Student Feature: Mackenzie Blackburn, OMS-I

 

Mackenzie Blackburn is a medical student in her first year at the Burrell College of Osteopathic Medicine whose time teaching helped pave the way to her new journey as a medical student. Mackenzie was born and raised in Albuquerque, New Mexico. After high school, she attended the University of Oklahoma, where she earned a degree in multidisciplinary studies with an emphasis on biology and psychology. “I really attribute my upbringing and how I was raised to my ultimate decision to pursue medicine,” says Mackenzie. “My parents always emphasized following my heart no matter what profession that brought me to, and I was always taught that anything was possible when I put my mind and heart into it.”

After graduating with her bachelor’s degree, Mackenzie took time off to travel the world. She spent six months in Bang Khae, Thailand teaching 5th grade Science, Health, Math, and English. “Teaching in Thailand was a challenge because the students didn’t always speak my language which really taught me how important and possible it is to communicate cross-culturally” emphasizes Mackenzie.
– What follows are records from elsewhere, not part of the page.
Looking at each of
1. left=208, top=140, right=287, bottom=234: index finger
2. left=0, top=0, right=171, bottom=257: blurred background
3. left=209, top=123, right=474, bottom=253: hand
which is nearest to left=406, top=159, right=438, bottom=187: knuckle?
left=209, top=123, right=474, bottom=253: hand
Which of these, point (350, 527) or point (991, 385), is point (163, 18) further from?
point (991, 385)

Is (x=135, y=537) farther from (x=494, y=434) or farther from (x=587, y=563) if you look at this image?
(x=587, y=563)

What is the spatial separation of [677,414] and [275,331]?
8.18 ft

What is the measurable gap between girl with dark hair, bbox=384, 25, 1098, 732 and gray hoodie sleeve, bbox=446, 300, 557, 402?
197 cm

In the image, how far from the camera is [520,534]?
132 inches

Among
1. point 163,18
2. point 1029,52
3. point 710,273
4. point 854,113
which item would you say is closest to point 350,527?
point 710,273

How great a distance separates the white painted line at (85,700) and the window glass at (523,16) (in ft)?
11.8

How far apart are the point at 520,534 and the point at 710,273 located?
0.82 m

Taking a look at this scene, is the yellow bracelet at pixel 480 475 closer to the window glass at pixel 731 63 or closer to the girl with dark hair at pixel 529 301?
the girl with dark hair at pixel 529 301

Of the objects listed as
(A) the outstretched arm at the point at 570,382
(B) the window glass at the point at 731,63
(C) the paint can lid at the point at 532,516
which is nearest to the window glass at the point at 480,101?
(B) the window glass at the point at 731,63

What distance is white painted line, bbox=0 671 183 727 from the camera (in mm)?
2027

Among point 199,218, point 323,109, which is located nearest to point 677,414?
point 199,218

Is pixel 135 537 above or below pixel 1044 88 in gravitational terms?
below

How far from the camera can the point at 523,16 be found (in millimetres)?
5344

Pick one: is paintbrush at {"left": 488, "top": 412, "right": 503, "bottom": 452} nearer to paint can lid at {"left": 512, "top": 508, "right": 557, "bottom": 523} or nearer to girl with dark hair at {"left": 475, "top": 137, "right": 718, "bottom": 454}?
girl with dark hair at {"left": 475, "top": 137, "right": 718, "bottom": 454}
Although her time in Thailand was cut short due to the COVID-19 pandemic, after she returned to the United States, she spent time working as a registered behavioral technician in an early intervention program for children with autism. “These jobs taught me the importance of communication and how to interact with both my clients and students as well as communicating with concerned parents,” says Mackenzie.”

After spending time traveling, Mackenzie realized how much she missed her community and how important the state of New Mexico is to her. Her time working in teaching and behavioral health also helped her solidify her commitment to helping others and desire to pursue medicine. “I also knew that the osteopathic tenets aligned with my personal view on medicine,” says Mackenzie. “I wanted to attend a school where I could help my New Mexico community while learning to be the best physician I can be, and Burrell felt like that place. I think my favorite experience since attending the school is meeting people from all over the country and getting to share New Mexico’s culture with them.”
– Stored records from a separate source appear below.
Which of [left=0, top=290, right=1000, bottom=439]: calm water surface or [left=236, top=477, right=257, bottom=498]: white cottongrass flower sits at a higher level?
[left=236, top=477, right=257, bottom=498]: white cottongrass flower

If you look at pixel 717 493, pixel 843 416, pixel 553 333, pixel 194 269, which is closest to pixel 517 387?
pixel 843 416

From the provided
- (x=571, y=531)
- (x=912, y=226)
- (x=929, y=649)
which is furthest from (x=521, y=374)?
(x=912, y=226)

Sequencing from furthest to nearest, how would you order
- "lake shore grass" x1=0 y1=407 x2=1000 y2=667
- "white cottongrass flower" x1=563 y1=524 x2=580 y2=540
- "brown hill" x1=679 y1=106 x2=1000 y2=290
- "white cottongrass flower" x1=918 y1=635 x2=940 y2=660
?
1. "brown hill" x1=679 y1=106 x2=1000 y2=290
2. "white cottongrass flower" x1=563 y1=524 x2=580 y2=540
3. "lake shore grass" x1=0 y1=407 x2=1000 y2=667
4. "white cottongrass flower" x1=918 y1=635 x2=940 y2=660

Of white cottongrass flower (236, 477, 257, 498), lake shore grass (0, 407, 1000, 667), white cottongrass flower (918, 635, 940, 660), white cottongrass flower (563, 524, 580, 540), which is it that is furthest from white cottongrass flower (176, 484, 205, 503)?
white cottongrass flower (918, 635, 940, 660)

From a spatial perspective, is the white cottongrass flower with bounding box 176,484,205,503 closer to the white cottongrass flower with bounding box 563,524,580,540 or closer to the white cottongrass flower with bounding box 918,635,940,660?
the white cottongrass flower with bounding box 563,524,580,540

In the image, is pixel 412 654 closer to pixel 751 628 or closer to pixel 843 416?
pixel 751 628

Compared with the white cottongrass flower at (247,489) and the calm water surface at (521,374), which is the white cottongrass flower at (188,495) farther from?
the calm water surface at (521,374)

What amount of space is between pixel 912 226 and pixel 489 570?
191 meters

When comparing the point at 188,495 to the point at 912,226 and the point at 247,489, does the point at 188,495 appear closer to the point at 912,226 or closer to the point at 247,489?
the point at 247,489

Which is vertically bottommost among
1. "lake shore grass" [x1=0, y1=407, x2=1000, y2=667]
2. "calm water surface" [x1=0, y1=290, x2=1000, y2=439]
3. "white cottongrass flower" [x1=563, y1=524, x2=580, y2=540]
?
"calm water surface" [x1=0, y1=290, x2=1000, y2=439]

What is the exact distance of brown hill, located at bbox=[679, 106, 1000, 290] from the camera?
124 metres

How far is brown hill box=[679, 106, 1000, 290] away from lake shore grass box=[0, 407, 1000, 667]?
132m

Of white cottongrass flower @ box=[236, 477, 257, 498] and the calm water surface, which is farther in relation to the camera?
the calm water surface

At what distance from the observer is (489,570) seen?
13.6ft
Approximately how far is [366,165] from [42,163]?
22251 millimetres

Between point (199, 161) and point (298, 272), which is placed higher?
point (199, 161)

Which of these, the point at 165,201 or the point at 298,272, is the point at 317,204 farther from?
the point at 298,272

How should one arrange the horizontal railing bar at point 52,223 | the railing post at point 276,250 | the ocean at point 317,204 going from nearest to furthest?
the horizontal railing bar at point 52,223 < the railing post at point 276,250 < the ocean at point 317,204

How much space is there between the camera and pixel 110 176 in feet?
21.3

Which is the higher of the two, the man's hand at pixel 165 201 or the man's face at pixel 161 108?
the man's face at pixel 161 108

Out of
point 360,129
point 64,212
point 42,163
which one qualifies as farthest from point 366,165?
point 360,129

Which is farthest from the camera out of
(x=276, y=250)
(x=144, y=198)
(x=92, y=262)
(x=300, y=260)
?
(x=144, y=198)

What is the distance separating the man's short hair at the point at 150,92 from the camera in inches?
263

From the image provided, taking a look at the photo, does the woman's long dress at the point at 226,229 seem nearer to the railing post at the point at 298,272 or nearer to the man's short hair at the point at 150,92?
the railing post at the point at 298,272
Despite being in her very first year of medical school, Mackenzie serves as a member of the Burrell Pediatrics Club and has completed many hours of community service in addition to her rigorous studies. “I think that in medical school it is easy to get overwhelmed with a large amount of information to study and being able to connect to the community and remind myself why I am pursuing this pathway way is helpful,” recounts Mackenzie. “Volunteering in Las Cruces reminds me what a privilege it is to be going down this pathway, and the impacts I can make as a future physician.” Mackenzie emphasizes that there are many different community service opportunities available to Burrell College medical students and participating in these service opportunities has helped her find ways to connect with the local community in a meaningful way.

As Mackenzie is still in the first semester of medical school, she is exploring many possibilities for specializing after she graduates. “I believe there are so many specialties in the medical field that I am still unaware of, and I am learning every day through the curriculum of a new passion I have,” notes Mackenzie. “However, I’ve always been drawn to working with kids, so specializing in pediatrics is something I’m very interested in. I have found a fascination for embryology, and I have recently started considering a specialty in Ob-Gyn or neonatology.”

Like all Burrell medical students, Mackenzie will spend her first two years at the main campus in Las Cruces before continuing on to clinical rotations at one of our seven regional academic centers. Mackenzie would like to thank her parents, grandparents, and older sister for their support and encouragement, and credits them with showing her how to pursue her dreams despite the obstacles she may encounter.